(Dataset items)
/---

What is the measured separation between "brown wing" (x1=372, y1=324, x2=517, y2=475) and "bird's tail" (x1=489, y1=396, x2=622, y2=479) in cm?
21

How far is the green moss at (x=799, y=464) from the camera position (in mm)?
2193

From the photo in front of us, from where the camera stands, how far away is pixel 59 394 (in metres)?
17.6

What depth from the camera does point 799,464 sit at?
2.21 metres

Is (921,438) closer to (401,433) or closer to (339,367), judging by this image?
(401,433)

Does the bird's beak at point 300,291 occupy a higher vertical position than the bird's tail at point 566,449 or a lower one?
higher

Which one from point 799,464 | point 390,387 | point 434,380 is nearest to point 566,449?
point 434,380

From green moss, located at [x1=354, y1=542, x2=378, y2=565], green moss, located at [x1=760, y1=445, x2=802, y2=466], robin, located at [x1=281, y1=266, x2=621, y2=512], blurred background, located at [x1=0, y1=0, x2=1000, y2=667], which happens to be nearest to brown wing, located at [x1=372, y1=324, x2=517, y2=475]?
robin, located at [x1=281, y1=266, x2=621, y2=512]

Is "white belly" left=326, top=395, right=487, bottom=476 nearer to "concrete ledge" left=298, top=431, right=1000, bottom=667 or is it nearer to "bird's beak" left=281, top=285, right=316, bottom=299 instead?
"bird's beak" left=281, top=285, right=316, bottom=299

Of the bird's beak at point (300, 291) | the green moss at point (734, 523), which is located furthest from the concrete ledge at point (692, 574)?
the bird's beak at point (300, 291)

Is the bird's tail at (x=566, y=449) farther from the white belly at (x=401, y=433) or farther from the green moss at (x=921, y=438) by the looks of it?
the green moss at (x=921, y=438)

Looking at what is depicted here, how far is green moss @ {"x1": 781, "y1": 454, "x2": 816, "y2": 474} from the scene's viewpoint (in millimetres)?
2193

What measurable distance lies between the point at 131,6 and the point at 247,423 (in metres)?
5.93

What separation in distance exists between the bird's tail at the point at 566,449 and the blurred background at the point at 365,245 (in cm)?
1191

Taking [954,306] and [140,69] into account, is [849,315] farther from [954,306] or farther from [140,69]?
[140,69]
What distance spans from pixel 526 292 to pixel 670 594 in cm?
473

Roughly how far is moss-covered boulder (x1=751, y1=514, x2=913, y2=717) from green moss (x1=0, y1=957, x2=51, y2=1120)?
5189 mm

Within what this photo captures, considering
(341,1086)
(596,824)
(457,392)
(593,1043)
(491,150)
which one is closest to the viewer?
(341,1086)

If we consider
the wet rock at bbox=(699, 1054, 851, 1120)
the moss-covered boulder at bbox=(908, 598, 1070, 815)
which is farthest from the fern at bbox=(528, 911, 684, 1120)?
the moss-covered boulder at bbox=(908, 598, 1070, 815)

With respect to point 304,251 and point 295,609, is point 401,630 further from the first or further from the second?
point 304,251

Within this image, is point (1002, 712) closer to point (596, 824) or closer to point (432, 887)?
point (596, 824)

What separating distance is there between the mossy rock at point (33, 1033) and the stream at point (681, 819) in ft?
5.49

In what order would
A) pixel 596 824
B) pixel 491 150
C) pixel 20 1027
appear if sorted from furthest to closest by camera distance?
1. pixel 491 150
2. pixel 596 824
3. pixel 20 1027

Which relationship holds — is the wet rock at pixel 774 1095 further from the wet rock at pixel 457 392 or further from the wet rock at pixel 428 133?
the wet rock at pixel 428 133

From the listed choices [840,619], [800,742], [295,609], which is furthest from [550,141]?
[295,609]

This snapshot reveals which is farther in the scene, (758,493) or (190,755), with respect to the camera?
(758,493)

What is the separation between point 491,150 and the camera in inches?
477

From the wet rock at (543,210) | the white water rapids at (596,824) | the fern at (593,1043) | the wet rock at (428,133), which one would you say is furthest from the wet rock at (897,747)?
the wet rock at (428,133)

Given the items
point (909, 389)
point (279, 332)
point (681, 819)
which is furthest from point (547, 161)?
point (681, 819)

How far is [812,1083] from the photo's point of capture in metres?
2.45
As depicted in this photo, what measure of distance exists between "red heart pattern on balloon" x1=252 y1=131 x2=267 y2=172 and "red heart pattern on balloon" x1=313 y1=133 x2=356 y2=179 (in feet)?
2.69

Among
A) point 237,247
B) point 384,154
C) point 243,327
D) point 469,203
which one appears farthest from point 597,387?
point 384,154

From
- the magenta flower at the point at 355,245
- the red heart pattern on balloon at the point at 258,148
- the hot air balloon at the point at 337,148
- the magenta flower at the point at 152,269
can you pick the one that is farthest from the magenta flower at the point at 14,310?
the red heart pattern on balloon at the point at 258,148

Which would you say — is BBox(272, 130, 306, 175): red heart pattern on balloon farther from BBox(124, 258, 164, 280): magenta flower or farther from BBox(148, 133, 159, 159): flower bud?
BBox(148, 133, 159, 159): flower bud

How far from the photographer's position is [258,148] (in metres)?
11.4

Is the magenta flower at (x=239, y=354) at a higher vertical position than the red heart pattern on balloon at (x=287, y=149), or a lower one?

\---

-- GOAL --
The data above must be returned in full, exactly as written.

-- OUTPUT FOR THIS TASK --
What is the measured separation between "brown wing" (x1=372, y1=324, x2=517, y2=475) and "bird's tail" (x1=489, y1=396, x2=622, y2=479) in cm?
21

How far is the green moss at (x=799, y=464) from the camera position (in mm)?
2193

From the photo in front of us, from where the camera stands, how far away is pixel 59 394 (in metres)?
17.6

What depth from the camera does point 799,464 sit at?
2.21 metres

Is (921,438) closer to (401,433) or closer to (339,367), judging by this image?
(401,433)

Does the bird's beak at point 300,291 occupy a higher vertical position than the bird's tail at point 566,449 or a lower one?
higher

Which one from point 799,464 | point 390,387 | point 434,380 is nearest to point 566,449?
point 434,380

From green moss, located at [x1=354, y1=542, x2=378, y2=565], green moss, located at [x1=760, y1=445, x2=802, y2=466], robin, located at [x1=281, y1=266, x2=621, y2=512], blurred background, located at [x1=0, y1=0, x2=1000, y2=667], which happens to be nearest to brown wing, located at [x1=372, y1=324, x2=517, y2=475]?
robin, located at [x1=281, y1=266, x2=621, y2=512]

Is "white belly" left=326, top=395, right=487, bottom=476 nearer to "concrete ledge" left=298, top=431, right=1000, bottom=667 or is it nearer to "bird's beak" left=281, top=285, right=316, bottom=299 instead?
"bird's beak" left=281, top=285, right=316, bottom=299

Of the bird's beak at point (300, 291) | the green moss at point (734, 523), which is located furthest from the concrete ledge at point (692, 574)?
the bird's beak at point (300, 291)

Is the bird's tail at (x=566, y=449) farther from the white belly at (x=401, y=433) or farther from the green moss at (x=921, y=438) by the looks of it?
the green moss at (x=921, y=438)

Looking at what is depicted here, how far is green moss @ {"x1": 781, "y1": 454, "x2": 816, "y2": 474} from the scene's viewpoint (in millimetres)?
2193

What measurable distance lies between the point at 131,6 and the point at 247,423 (in metres)?
5.93

What separation in distance exists between the bird's tail at the point at 566,449 and the blurred background at the point at 365,245 (in cm)?
1191

Taking [954,306] and [140,69] into account, is [849,315] farther from [954,306] or farther from [140,69]?
[140,69]
What distance spans from pixel 526 292 to pixel 670 594 in cm?
473

Roughly how far is moss-covered boulder (x1=751, y1=514, x2=913, y2=717) from green moss (x1=0, y1=957, x2=51, y2=1120)?
5189 mm

Within what this photo captures, considering
(341,1086)
(596,824)
(457,392)
(593,1043)
(491,150)
which one is closest to the viewer?
(341,1086)

If we consider
the wet rock at bbox=(699, 1054, 851, 1120)
the moss-covered boulder at bbox=(908, 598, 1070, 815)
which is farthest from the fern at bbox=(528, 911, 684, 1120)?
the moss-covered boulder at bbox=(908, 598, 1070, 815)

With respect to point 304,251 and point 295,609, is point 401,630 further from the first or further from the second?
point 304,251

Within this image, is point (1002, 712) closer to point (596, 824) or closer to point (432, 887)?
point (596, 824)

What separating distance is there between the mossy rock at point (33, 1033) and the stream at point (681, 819) in ft?
5.49

In what order would
A) pixel 596 824
B) pixel 491 150
C) pixel 20 1027
appear if sorted from furthest to closest by camera distance?
1. pixel 491 150
2. pixel 596 824
3. pixel 20 1027

Which relationship holds — is the wet rock at pixel 774 1095 further from the wet rock at pixel 457 392 or further from the wet rock at pixel 428 133?
the wet rock at pixel 428 133

From the listed choices [840,619], [800,742], [295,609], which is furthest from [550,141]?
[295,609]

This snapshot reveals which is farther in the scene, (758,493) or (190,755), with respect to the camera?
(758,493)

What is the separation between point 491,150 and the camera in inches?
477

From the wet rock at (543,210) | the white water rapids at (596,824) | the fern at (593,1043) | the wet rock at (428,133), which one would you say is furthest from the wet rock at (897,747)?
the wet rock at (428,133)

Given the items
point (909, 389)
point (279, 332)
point (681, 819)
which is furthest from point (547, 161)?
point (681, 819)

How far is [812,1083] from the photo's point of capture in metres?
2.45
As depicted in this photo, what measure of distance exists between "red heart pattern on balloon" x1=252 y1=131 x2=267 y2=172 and "red heart pattern on balloon" x1=313 y1=133 x2=356 y2=179 (in feet)?
2.69

Among
A) point 237,247
B) point 384,154
C) point 243,327
D) point 469,203
which one appears farthest from point 597,387?
point 384,154

From
- the magenta flower at the point at 355,245
- the red heart pattern on balloon at the point at 258,148
- the hot air balloon at the point at 337,148
- the magenta flower at the point at 152,269
can you pick the one that is farthest from the magenta flower at the point at 14,310?
the red heart pattern on balloon at the point at 258,148

Which would you say — is BBox(272, 130, 306, 175): red heart pattern on balloon farther from BBox(124, 258, 164, 280): magenta flower or farther from BBox(148, 133, 159, 159): flower bud?
BBox(148, 133, 159, 159): flower bud

How far from the photographer's position is [258,148] (in metres)?
11.4

Is the magenta flower at (x=239, y=354) at a higher vertical position than the red heart pattern on balloon at (x=287, y=149), or a lower one?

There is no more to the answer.